Noticed an error or an aspect of this article that requires correction? Please provide the article link and reach out to us. We appreciate your feedback and will address the issue promptly.

View source: Imgur

Top Comments from Imgur


Minimum wage should not be lower for tipped workers - should be the same for all. In some states it's much lower.


You're absolutely right! But now it's so entrenched in the culture that it wouldn't matter; your reasons for choosing not to do it. You'd be the a****** bc your server's hourly wage is still $2.65. My sister used to get paychecks for $0 bc her whole paycheck went to cover the taxes on her tips.


By refusing to tip the underpaid servant (and further decrease their pay), that will strike a direct blow to their corporate overlords, because...reasons!


Let’s talk about that f***ing round up to the nearest dollar b******* while we’re at it…


The American tipping system is absolute BS, but the solution is not just "stop tipping." That hurts low wage employees, not the corporations upholding the system.
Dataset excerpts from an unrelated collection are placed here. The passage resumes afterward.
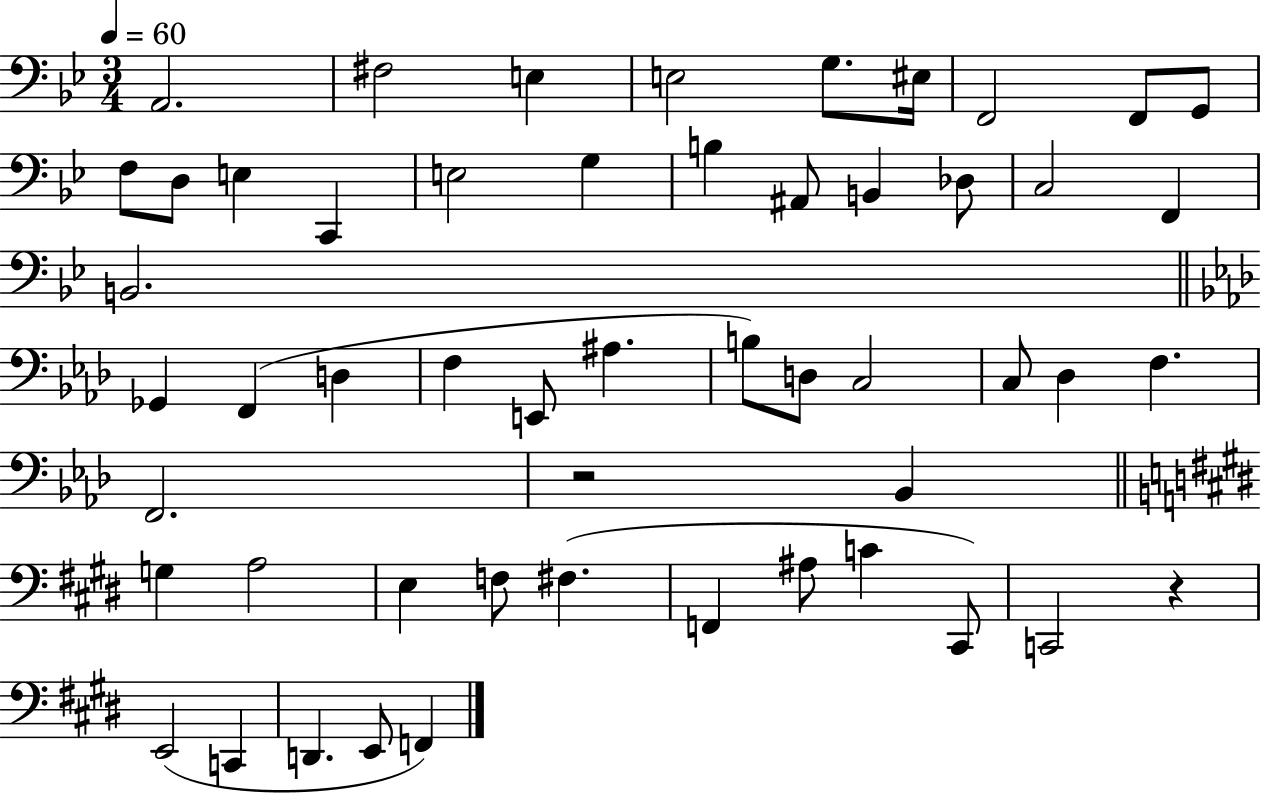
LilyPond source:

{
  \clef bass
  \numericTimeSignature
  \time 3/4
  \key bes \major
  \tempo 4 = 60
  a,2. | fis2 e4 | e2 g8. eis16 | f,2 f,8 g,8 | \break f8 d8 e4 c,4 | e2 g4 | b4 ais,8 b,4 des8 | c2 f,4 | \break b,2. | \bar "||" \break \key f \minor ges,4 f,4( d4 | f4 e,8 ais4. | b8) d8 c2 | c8 des4 f4. | \break f,2. | r2 bes,4 | \bar "||" \break \key e \major g4 a2 | e4 f8 fis4.( | f,4 ais8 c'4 cis,8) | c,2 r4 | \break e,2( c,4 | d,4. e,8 f,4) | \bar "|."
}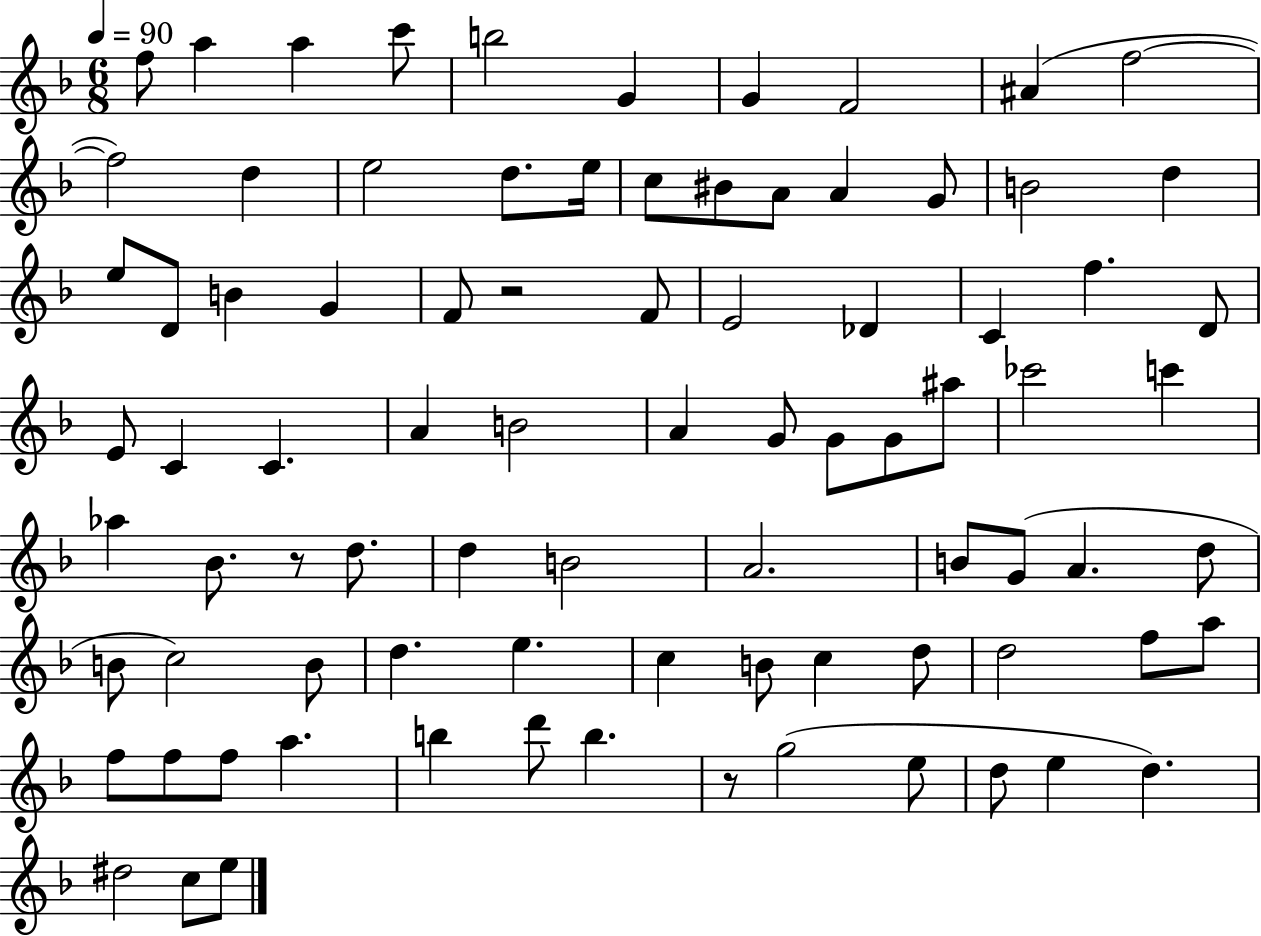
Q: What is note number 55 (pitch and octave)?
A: D5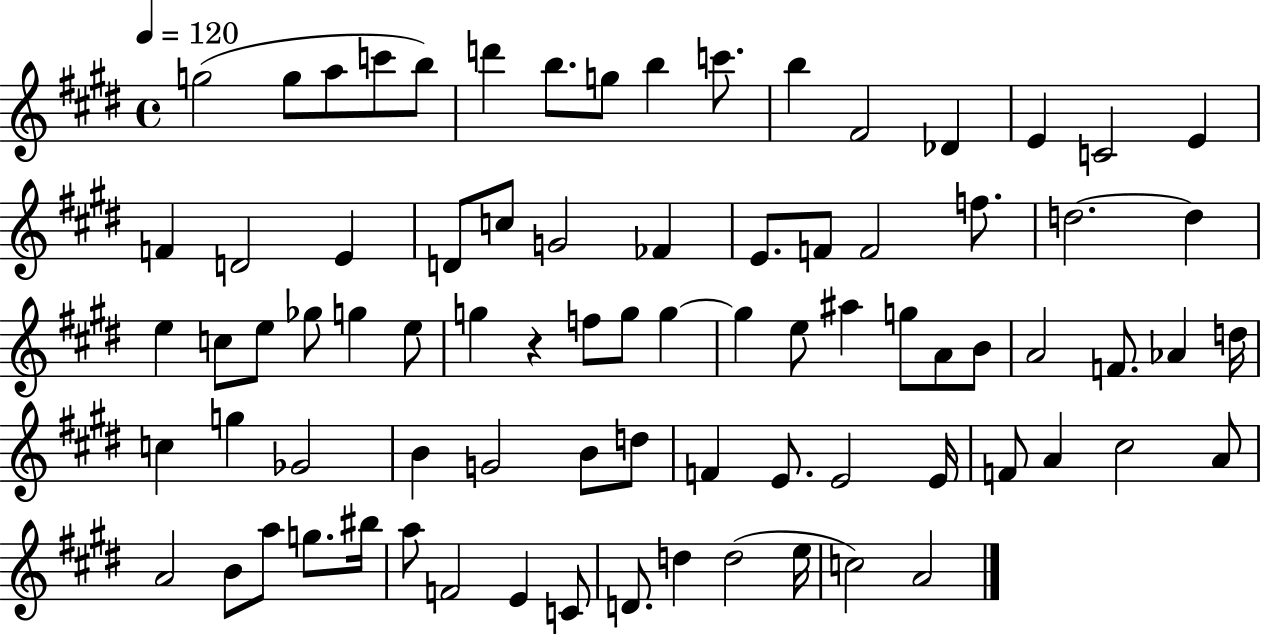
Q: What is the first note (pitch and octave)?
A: G5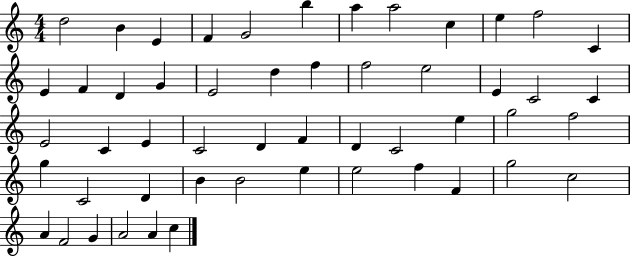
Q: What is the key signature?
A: C major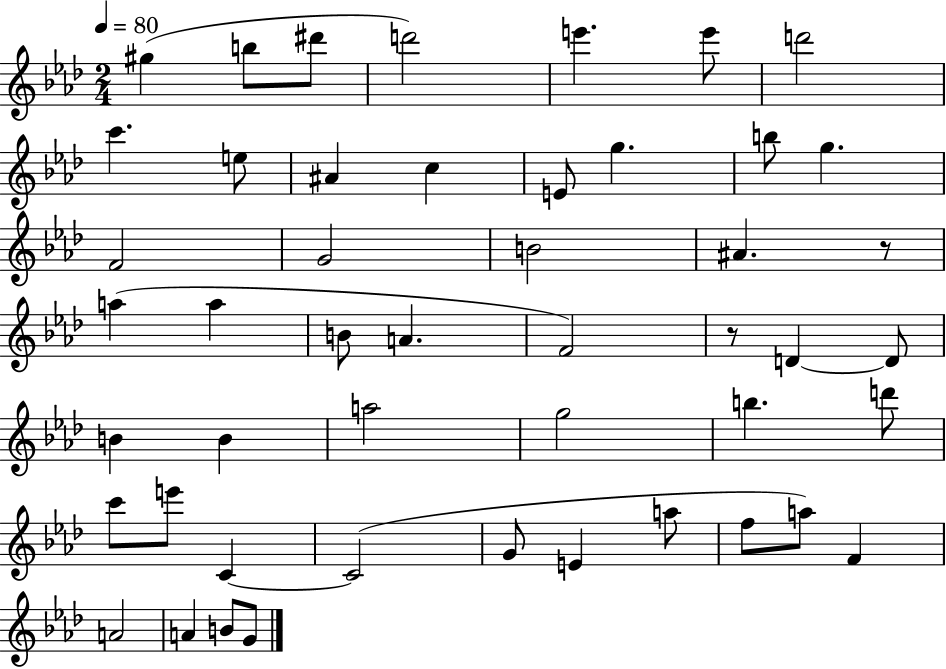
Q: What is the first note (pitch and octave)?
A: G#5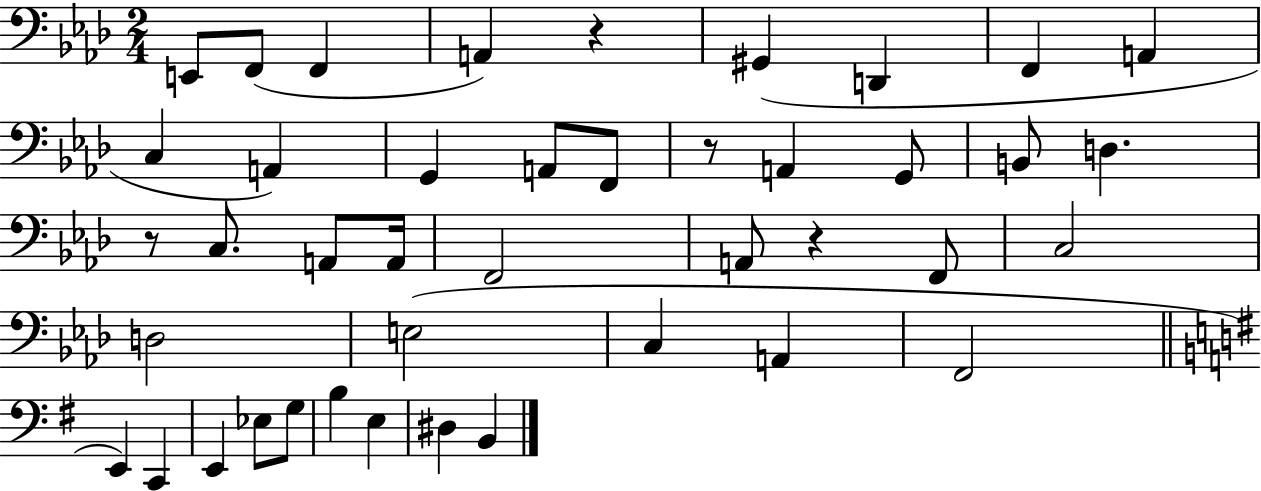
X:1
T:Untitled
M:2/4
L:1/4
K:Ab
E,,/2 F,,/2 F,, A,, z ^G,, D,, F,, A,, C, A,, G,, A,,/2 F,,/2 z/2 A,, G,,/2 B,,/2 D, z/2 C,/2 A,,/2 A,,/4 F,,2 A,,/2 z F,,/2 C,2 D,2 E,2 C, A,, F,,2 E,, C,, E,, _E,/2 G,/2 B, E, ^D, B,,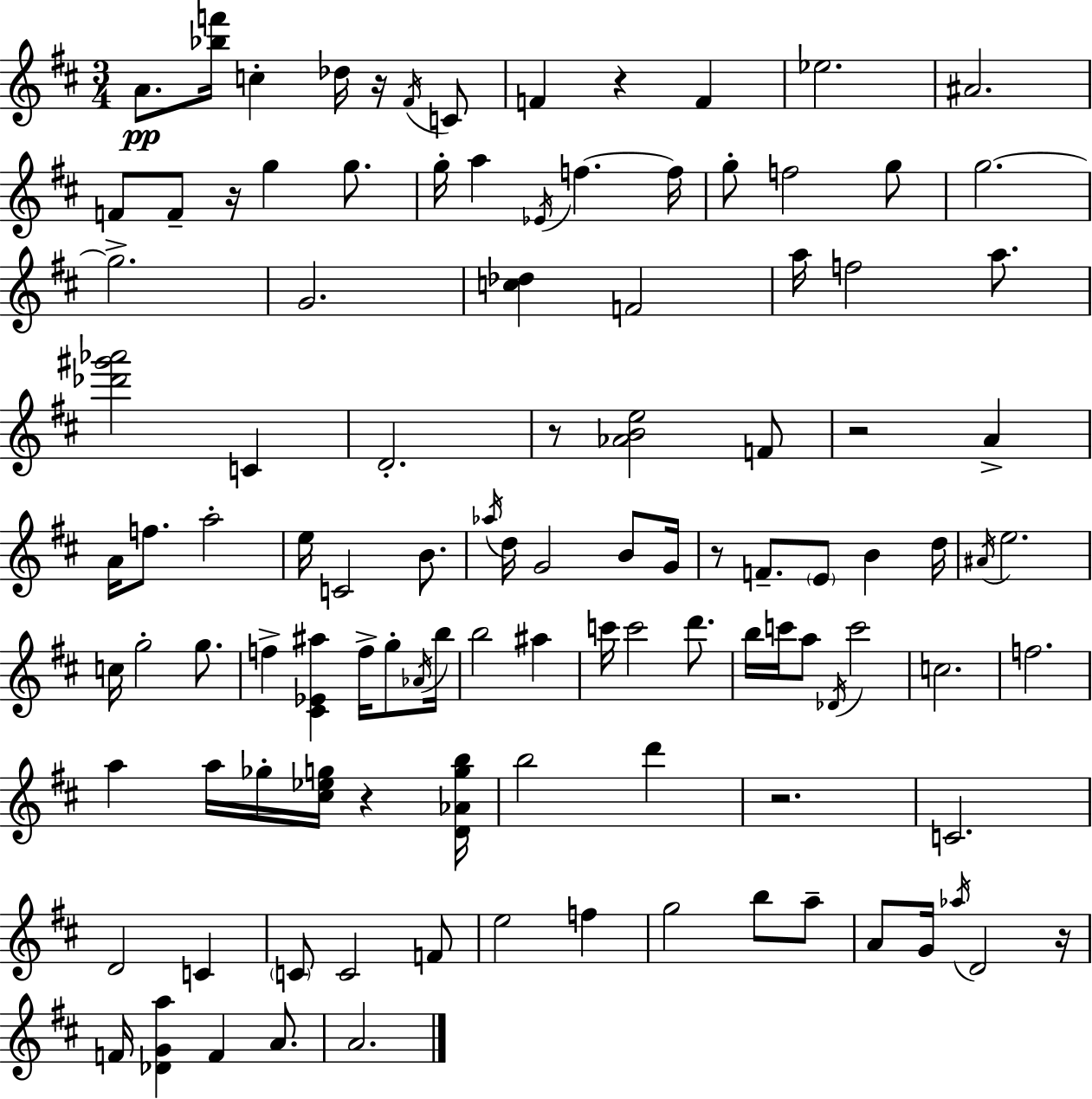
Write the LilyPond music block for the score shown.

{
  \clef treble
  \numericTimeSignature
  \time 3/4
  \key d \major
  a'8.\pp <bes'' f'''>16 c''4-. des''16 r16 \acciaccatura { fis'16 } c'8 | f'4 r4 f'4 | ees''2. | ais'2. | \break f'8 f'8-- r16 g''4 g''8. | g''16-. a''4 \acciaccatura { ees'16 } f''4.~~ | f''16 g''8-. f''2 | g''8 g''2.~~ | \break g''2.-> | g'2. | <c'' des''>4 f'2 | a''16 f''2 a''8. | \break <des''' gis''' aes'''>2 c'4 | d'2.-. | r8 <aes' b' e''>2 | f'8 r2 a'4-> | \break a'16 f''8. a''2-. | e''16 c'2 b'8. | \acciaccatura { aes''16 } d''16 g'2 | b'8 g'16 r8 f'8.-- \parenthesize e'8 b'4 | \break d''16 \acciaccatura { ais'16 } e''2. | c''16 g''2-. | g''8. f''4-> <cis' ees' ais''>4 | f''16-> g''8-. \acciaccatura { aes'16 } b''16 b''2 | \break ais''4 c'''16 c'''2 | d'''8. b''16 c'''16 a''8 \acciaccatura { des'16 } c'''2 | c''2. | f''2. | \break a''4 a''16 ges''16-. | <cis'' ees'' g''>16 r4 <d' aes' g'' b''>16 b''2 | d'''4 r2. | c'2. | \break d'2 | c'4 \parenthesize c'8 c'2 | f'8 e''2 | f''4 g''2 | \break b''8 a''8-- a'8 g'16 \acciaccatura { aes''16 } d'2 | r16 f'16 <des' g' a''>4 | f'4 a'8. a'2. | \bar "|."
}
Stop frequenting businesses and using services that don't pay a living wage, and contribute to mutual aid networks in your community that benefit low wage service workers. If you have no choice but to use a business that underpays workers, then tip.


No, literally everyone knows that the tipping system in the US is s*** exploitative capitalism at its worst. This is not news, and it's something that's mentioned every single day here.


Oh boy, yet another tipping thread!


I get the argument but until the laws are changed/enforced I won't punish my server, not their fault.


Businesses taking advantage of pro corporate laws to screw over their employees? I'm shocked.


responsibility on the employees or the customer, to make up lost/low wages?